Sin la resurrección de Jesucristo, su misión hubiese sido un fracaso, pues el Verbo, Hijo de Dios, Jesucristo, quien se ofreció como víctima ante el Padre para rescatar a los hombres de su pecado, hubiese sido víctima del pecado de los hombres y por consecuencia su misión. Al afirmar que la Resurrección es el triunfo de la Vida, entonces la cruz no queda como signo de fracaso sino del amor, del compromiso y de la entrega radical del Reino, pues Jesucristo es la fuerza que salva y el Reino de Dios en la tierra es la fuerza salvadora de Jesucristo aún después de la muerte, en su resurrección.

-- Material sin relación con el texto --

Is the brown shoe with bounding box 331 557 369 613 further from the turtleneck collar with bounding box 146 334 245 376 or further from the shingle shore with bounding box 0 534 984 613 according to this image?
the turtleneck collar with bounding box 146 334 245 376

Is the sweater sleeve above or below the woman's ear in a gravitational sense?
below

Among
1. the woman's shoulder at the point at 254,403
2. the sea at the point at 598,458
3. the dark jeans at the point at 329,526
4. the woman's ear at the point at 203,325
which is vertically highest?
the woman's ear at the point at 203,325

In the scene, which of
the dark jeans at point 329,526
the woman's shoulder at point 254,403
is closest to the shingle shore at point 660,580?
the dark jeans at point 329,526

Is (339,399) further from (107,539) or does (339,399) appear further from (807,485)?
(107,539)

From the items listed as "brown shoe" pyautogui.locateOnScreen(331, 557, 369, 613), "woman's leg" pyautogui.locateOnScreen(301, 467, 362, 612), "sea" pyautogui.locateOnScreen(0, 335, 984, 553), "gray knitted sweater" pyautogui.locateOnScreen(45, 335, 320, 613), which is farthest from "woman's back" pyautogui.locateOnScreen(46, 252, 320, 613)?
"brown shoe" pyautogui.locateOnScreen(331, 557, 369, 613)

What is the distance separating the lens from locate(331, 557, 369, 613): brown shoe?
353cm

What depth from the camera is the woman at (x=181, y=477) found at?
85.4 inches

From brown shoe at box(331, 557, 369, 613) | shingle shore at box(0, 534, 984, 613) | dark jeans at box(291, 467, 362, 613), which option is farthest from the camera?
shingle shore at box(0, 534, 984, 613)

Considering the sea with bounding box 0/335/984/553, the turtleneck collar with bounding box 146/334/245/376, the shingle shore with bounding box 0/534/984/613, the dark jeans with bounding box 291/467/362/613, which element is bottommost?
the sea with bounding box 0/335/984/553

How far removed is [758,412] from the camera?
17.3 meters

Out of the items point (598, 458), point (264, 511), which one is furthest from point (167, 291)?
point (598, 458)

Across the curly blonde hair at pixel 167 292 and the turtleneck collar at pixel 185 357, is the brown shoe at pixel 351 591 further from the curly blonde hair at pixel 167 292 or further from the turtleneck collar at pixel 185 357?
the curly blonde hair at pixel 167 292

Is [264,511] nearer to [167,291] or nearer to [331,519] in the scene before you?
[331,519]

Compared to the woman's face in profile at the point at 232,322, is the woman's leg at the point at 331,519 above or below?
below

La noticia de la resurrección de Jesucristo es extraordinaria para el hombre, ya que en su naturaleza humana es igual a nosotros y participa de toda experiencia humana excepto en el pecado, y sí el destino del hombre es morir, Jesucristo igual, pero Él, que era de nuestra raza resucitó, por lo tanto, nosotros también resucitaremos, pues Sú resurrección es la garantía de la nuestra. Pero es importante que estemos conscientes que tanto el alma y el cuerpo son signos de salvación o sea del hombre completo, por lo tanto la resurrección de Jesucristo y la promesa de la nuestra son el fundamento de nuestra responsabilidad como cristianos, tanto en el orden social, ya que el Decálogo, que Jesús le dio plenitud, fundamenta nuestra moral cristiana que exige una preocupación por el desarrollo integral del hombre, tanto en su dignidad como persona humana, en sus actividades y comunidades humanas, en su progreso cultural, como también en la castidad considerada no solamente como un cumplimiento de un precepto, sino como respeto a la dignidad del cuerpo humano.

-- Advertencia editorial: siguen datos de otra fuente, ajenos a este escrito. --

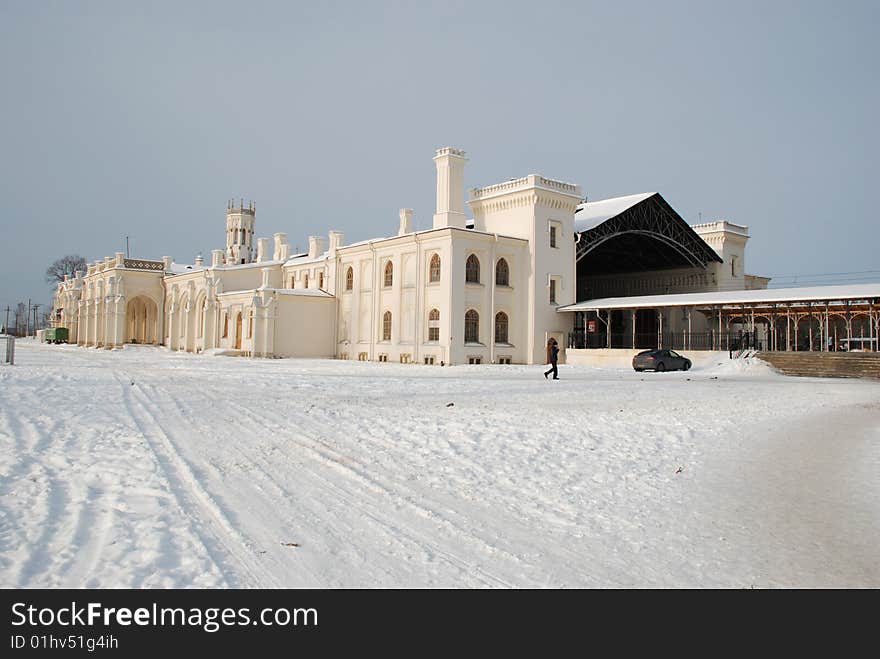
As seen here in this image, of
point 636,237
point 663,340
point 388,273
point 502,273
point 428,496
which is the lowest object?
point 428,496

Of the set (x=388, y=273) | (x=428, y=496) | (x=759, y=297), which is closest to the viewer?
(x=428, y=496)

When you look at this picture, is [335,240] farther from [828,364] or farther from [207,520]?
[207,520]

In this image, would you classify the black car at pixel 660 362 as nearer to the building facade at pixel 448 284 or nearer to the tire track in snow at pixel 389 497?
the building facade at pixel 448 284

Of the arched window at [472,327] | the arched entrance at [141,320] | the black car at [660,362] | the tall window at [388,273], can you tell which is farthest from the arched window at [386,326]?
the arched entrance at [141,320]

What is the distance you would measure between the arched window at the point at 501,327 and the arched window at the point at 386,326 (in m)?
7.69

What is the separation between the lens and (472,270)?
4169 cm

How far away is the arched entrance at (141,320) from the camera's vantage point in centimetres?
7425

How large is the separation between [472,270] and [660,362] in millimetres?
12609

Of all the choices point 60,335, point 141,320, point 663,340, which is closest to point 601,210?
point 663,340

Como cristianos debemos suscitar en los hombres la esperanza de la resurrección, don del Espíritu Santo y, si la Resurrección es la plenitud de la Encarnación, y si la Encarnación es la máxima expresión del amor de Dios a los hombres (si es permitido decirlo así), entonces con la resurrección del Verbo Hijo de Dios, Jesucristo, se nos da la oportunidad de devolver amor por amor.